WRITTEN PROBLEM –
Repeat, without any change, the entries presented below.

STORED RECORDS –
═══

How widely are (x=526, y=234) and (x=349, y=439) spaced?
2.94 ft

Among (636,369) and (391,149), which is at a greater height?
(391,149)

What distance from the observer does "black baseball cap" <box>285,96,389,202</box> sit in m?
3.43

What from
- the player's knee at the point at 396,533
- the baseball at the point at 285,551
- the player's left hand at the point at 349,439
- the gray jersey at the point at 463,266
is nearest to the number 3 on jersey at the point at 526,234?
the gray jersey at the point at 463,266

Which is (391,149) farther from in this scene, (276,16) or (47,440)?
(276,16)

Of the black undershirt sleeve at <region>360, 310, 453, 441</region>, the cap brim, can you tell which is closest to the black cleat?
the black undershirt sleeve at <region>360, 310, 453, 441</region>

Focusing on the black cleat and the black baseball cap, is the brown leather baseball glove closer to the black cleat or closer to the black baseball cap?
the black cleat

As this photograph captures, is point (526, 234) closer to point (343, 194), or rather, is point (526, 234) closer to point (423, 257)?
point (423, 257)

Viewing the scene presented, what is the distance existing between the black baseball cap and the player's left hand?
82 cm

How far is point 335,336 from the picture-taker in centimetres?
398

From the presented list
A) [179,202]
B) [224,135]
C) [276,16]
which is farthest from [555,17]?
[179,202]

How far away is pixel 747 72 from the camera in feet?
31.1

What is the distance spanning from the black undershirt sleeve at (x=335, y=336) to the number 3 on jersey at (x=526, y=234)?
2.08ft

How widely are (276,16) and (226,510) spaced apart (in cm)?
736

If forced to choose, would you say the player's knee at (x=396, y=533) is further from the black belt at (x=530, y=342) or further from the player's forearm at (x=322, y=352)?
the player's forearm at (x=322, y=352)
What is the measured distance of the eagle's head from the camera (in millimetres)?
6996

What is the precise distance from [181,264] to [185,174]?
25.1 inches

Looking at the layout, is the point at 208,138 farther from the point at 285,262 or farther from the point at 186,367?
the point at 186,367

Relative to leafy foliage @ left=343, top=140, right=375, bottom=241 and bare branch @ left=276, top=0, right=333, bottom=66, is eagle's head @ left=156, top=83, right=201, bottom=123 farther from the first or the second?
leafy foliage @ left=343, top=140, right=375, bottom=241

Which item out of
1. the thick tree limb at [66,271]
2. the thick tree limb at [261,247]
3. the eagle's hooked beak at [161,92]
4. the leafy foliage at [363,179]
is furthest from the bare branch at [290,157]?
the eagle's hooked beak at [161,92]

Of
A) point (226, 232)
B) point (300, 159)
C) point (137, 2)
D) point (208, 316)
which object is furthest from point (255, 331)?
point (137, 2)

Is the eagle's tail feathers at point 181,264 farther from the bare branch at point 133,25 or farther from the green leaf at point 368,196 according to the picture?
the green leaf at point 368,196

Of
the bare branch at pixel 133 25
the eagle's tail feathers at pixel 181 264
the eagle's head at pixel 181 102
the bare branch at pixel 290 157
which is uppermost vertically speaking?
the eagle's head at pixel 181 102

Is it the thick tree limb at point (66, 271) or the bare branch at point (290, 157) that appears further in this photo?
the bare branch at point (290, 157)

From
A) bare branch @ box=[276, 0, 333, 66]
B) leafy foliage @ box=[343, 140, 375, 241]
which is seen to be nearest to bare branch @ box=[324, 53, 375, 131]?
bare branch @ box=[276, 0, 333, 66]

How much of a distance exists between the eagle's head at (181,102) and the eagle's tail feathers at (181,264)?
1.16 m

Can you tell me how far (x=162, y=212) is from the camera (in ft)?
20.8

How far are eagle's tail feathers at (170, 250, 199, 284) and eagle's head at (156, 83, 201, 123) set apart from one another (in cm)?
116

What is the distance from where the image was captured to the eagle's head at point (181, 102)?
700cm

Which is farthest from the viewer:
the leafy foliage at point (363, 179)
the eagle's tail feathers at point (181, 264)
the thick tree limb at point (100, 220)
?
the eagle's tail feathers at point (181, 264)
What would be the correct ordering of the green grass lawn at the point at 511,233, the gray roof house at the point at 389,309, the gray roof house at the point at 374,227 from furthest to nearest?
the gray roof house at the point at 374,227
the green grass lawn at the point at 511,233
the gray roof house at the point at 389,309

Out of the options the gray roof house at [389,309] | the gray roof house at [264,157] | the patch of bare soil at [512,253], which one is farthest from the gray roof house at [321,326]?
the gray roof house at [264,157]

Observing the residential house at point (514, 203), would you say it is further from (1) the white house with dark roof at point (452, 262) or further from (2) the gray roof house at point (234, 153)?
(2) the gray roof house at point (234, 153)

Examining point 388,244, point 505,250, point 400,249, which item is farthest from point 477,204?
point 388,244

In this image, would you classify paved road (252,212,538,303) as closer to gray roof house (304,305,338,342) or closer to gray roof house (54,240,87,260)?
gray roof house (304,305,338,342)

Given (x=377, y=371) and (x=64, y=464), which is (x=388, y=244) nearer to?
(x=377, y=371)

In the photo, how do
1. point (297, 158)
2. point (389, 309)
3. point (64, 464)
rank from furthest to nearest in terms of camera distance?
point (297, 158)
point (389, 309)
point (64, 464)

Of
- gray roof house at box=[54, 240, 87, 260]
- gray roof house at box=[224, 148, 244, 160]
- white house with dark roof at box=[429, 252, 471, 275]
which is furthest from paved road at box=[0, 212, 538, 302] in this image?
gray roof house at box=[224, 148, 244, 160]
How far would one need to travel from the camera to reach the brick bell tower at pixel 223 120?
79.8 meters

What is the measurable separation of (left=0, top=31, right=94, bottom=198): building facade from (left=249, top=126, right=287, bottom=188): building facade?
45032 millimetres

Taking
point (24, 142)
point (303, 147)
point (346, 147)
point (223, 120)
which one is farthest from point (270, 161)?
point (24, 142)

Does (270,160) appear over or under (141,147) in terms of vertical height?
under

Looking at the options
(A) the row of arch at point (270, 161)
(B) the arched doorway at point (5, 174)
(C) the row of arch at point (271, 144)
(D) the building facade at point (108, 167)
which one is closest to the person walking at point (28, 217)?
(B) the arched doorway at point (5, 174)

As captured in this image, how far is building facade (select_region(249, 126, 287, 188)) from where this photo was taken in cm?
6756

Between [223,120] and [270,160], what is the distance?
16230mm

═══

SOLUTION TO THE PROBLEM –
How widely are (x=526, y=234) and (x=349, y=439) spaced?
2.94 ft

Among (636,369) and (391,149), which is at a greater height?
(391,149)

What distance from the observer does "black baseball cap" <box>285,96,389,202</box> sit in m?
3.43

What from
- the player's knee at the point at 396,533
- the baseball at the point at 285,551
- the player's left hand at the point at 349,439
- the gray jersey at the point at 463,266
is nearest to the number 3 on jersey at the point at 526,234?
the gray jersey at the point at 463,266

Which is (391,149) farther from in this scene, (276,16) or (47,440)?
(276,16)

Of the black undershirt sleeve at <region>360, 310, 453, 441</region>, the cap brim, can you tell which is closest to the black cleat?
the black undershirt sleeve at <region>360, 310, 453, 441</region>

Focusing on the black cleat and the black baseball cap, is the brown leather baseball glove closer to the black cleat or closer to the black baseball cap?
the black cleat

As this photograph captures, is point (526, 234) closer to point (343, 194), or rather, is point (526, 234) closer to point (423, 257)?
point (423, 257)

Viewing the scene presented, what is the distance existing between the black baseball cap and the player's left hand?
82 cm

How far is point 335,336 from the picture-taker in centimetres?
398

From the presented list
A) [179,202]
B) [224,135]
C) [276,16]
which is farthest from [555,17]?
[179,202]

How far away is pixel 747 72 from the camera in feet?
31.1

What is the distance spanning from the black undershirt sleeve at (x=335, y=336) to the number 3 on jersey at (x=526, y=234)?
2.08ft

How widely are (276,16) and (226,510) spaced apart (in cm)?
736

If forced to choose, would you say the player's knee at (x=396, y=533) is further from the black belt at (x=530, y=342) or further from the player's forearm at (x=322, y=352)?
the player's forearm at (x=322, y=352)
What is the measured distance of the eagle's head from the camera (in millimetres)?
6996

What is the precise distance from [181,264] to [185,174]?
25.1 inches

Looking at the layout, is the point at 208,138 farther from the point at 285,262 or farther from the point at 186,367?
the point at 186,367

Relative to leafy foliage @ left=343, top=140, right=375, bottom=241 and bare branch @ left=276, top=0, right=333, bottom=66, is eagle's head @ left=156, top=83, right=201, bottom=123 farther from the first or the second?
leafy foliage @ left=343, top=140, right=375, bottom=241

Which item out of
1. the thick tree limb at [66,271]
2. the thick tree limb at [261,247]
3. the eagle's hooked beak at [161,92]
4. the leafy foliage at [363,179]
is furthest from the bare branch at [290,157]?
the eagle's hooked beak at [161,92]

Of
A) point (226, 232)
B) point (300, 159)
C) point (137, 2)
D) point (208, 316)
which object is furthest from point (255, 331)?
point (137, 2)

Is the eagle's tail feathers at point 181,264 farther from the bare branch at point 133,25 or farther from the green leaf at point 368,196 according to the picture?
the green leaf at point 368,196

Of
the bare branch at pixel 133 25
the eagle's tail feathers at pixel 181 264
the eagle's head at pixel 181 102
the bare branch at pixel 290 157
which is uppermost vertically speaking?
the eagle's head at pixel 181 102

Is it the thick tree limb at point (66, 271) or the bare branch at point (290, 157) that appears further in this photo?
the bare branch at point (290, 157)

From
A) bare branch @ box=[276, 0, 333, 66]
B) leafy foliage @ box=[343, 140, 375, 241]
which is seen to be nearest to bare branch @ box=[324, 53, 375, 131]?
bare branch @ box=[276, 0, 333, 66]

How much of a distance exists between the eagle's head at (181,102) and the eagle's tail feathers at (181,264)?
1.16 m

Can you tell me how far (x=162, y=212) is from the camera (in ft)?
20.8

How far are eagle's tail feathers at (170, 250, 199, 284) and eagle's head at (156, 83, 201, 123) set apart from one another (in cm)?
116

What is the distance from where the image was captured to the eagle's head at point (181, 102)?
700cm

Which is farthest from the viewer:
the leafy foliage at point (363, 179)
the eagle's tail feathers at point (181, 264)
the thick tree limb at point (100, 220)
?
the eagle's tail feathers at point (181, 264)
What would be the correct ordering of the green grass lawn at the point at 511,233, the gray roof house at the point at 389,309, the gray roof house at the point at 374,227 from furthest to nearest?
the gray roof house at the point at 374,227
the green grass lawn at the point at 511,233
the gray roof house at the point at 389,309

Out of the options the gray roof house at [389,309] | the gray roof house at [264,157] | the patch of bare soil at [512,253], which one is farthest from the gray roof house at [321,326]?
the gray roof house at [264,157]

Observing the residential house at point (514, 203), would you say it is further from (1) the white house with dark roof at point (452, 262) or further from (2) the gray roof house at point (234, 153)?
(2) the gray roof house at point (234, 153)

Examining point 388,244, point 505,250, point 400,249, which item is farthest from point 477,204?
point 388,244

In this image, would you classify paved road (252,212,538,303) as closer to gray roof house (304,305,338,342) or closer to gray roof house (54,240,87,260)?
gray roof house (304,305,338,342)

Given (x=377, y=371) and (x=64, y=464), which is (x=388, y=244) nearer to?
(x=377, y=371)

In the photo, how do
1. point (297, 158)
2. point (389, 309)
3. point (64, 464)
rank from furthest to nearest in terms of camera distance?
point (297, 158)
point (389, 309)
point (64, 464)

Of
- gray roof house at box=[54, 240, 87, 260]
- gray roof house at box=[224, 148, 244, 160]
- white house with dark roof at box=[429, 252, 471, 275]
which is furthest from paved road at box=[0, 212, 538, 302] in this image?
gray roof house at box=[224, 148, 244, 160]
How far would one need to travel from the camera to reach the brick bell tower at pixel 223 120?
79.8 meters

What is the measurable separation of (left=0, top=31, right=94, bottom=198): building facade from (left=249, top=126, right=287, bottom=188): building facade?
45032 millimetres

Taking
point (24, 142)
point (303, 147)
point (346, 147)
point (223, 120)
which one is farthest from point (270, 161)?
point (24, 142)

Does (270,160) appear over or under (141,147) in terms of vertical height?
under

Looking at the options
(A) the row of arch at point (270, 161)
(B) the arched doorway at point (5, 174)
(C) the row of arch at point (271, 144)
(D) the building facade at point (108, 167)
which one is closest to the person walking at point (28, 217)?
(B) the arched doorway at point (5, 174)

As captured in this image, how far is building facade (select_region(249, 126, 287, 188)) from where this photo was taken in cm?
6756

Between [223,120] and [270,160], what is the distance?
16230mm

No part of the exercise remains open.